» **Trecho citado**

Ali pelo terço final do livro, um dos personagens diz a seu interlocutor: “No sertão habitam muitos narradores, cada um com sua voz própria, seu original. Penso que não há outra maneira de escrever esse romance senão deixar que cada um fale do seu jeito”.
É esse corte amalgamado entre o falar e o escrever que caracteriza parte considerável da obra da Ronaldo, que se empenha no desenho de cenas e de perfis talhados pelo tempo, força estruturante dos vínculos sociais.
Narrador premiado, Ronaldo abre hoje, a partir das 18 horas, no auditório da reitoria da UFC, a 16ª Semana de Humanidades, que celebra os 55 anos do Centro de Humanidades (CH). Instado a tratar dos caminhos para os cursos de humanas em meio a um ambiente político hostil, ele considera que esse campo do saber está cada vez mais sob ameaça.

» **Problema curto A**
Reproduza integralmente o trecho citado acima, sem mudar nenhuma palavra ou sinal.

Dados registrados
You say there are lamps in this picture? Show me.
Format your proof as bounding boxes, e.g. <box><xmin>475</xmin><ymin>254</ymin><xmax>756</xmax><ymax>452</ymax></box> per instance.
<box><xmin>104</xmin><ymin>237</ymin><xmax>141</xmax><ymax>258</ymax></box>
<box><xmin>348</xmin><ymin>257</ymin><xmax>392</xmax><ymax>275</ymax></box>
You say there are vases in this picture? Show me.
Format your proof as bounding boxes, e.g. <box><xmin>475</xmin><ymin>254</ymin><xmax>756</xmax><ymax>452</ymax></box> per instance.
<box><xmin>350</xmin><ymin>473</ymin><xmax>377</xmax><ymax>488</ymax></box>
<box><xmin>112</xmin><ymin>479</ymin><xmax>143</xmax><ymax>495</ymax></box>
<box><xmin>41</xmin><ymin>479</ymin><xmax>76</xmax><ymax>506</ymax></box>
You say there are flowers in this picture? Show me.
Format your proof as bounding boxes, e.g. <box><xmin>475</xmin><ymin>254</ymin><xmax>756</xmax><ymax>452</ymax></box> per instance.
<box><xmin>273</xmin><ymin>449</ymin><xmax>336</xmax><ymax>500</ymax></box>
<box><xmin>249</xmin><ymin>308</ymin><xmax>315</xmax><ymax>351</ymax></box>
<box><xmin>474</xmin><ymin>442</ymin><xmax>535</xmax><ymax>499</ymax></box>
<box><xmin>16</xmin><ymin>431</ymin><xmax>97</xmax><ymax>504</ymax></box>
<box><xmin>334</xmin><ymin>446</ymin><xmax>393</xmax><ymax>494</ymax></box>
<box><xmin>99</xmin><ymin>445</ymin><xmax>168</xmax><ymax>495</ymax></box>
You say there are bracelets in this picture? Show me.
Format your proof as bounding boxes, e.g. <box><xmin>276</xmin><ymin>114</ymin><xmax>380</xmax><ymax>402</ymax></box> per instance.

» **Problema curto B**
Localize nas linhas acima todas as que contêm a palavra "Show" e copie cada uma delas.

» **Resultado do exercício A**
Ali pelo terço final do livro, um dos personagens diz a seu interlocutor: “No sertão habitam muitos narradores, cada um com sua voz própria, seu original. Penso que não há outra maneira de escrever esse romance senão deixar que cada um fale do seu jeito”.
É esse corte amalgamado entre o falar e o escrever que caracteriza parte considerável da obra da Ronaldo, que se empenha no desenho de cenas e de perfis talhados pelo tempo, força estruturante dos vínculos sociais.
Narrador premiado, Ronaldo abre hoje, a partir das 18 horas, no auditório da reitoria da UFC, a 16ª Semana de Humanidades, que celebra os 55 anos do Centro de Humanidades (CH). Instado a tratar dos caminhos para os cursos de humanas em meio a um ambiente político hostil, ele considera que esse campo do saber está cada vez mais sob ameaça.

» **Resultado do exercício B**
You say there are lamps in this picture? Show me.
You say there are vases in this picture? Show me.
You say there are flowers in this picture? Show me.
You say there are bracelets in this picture? Show me.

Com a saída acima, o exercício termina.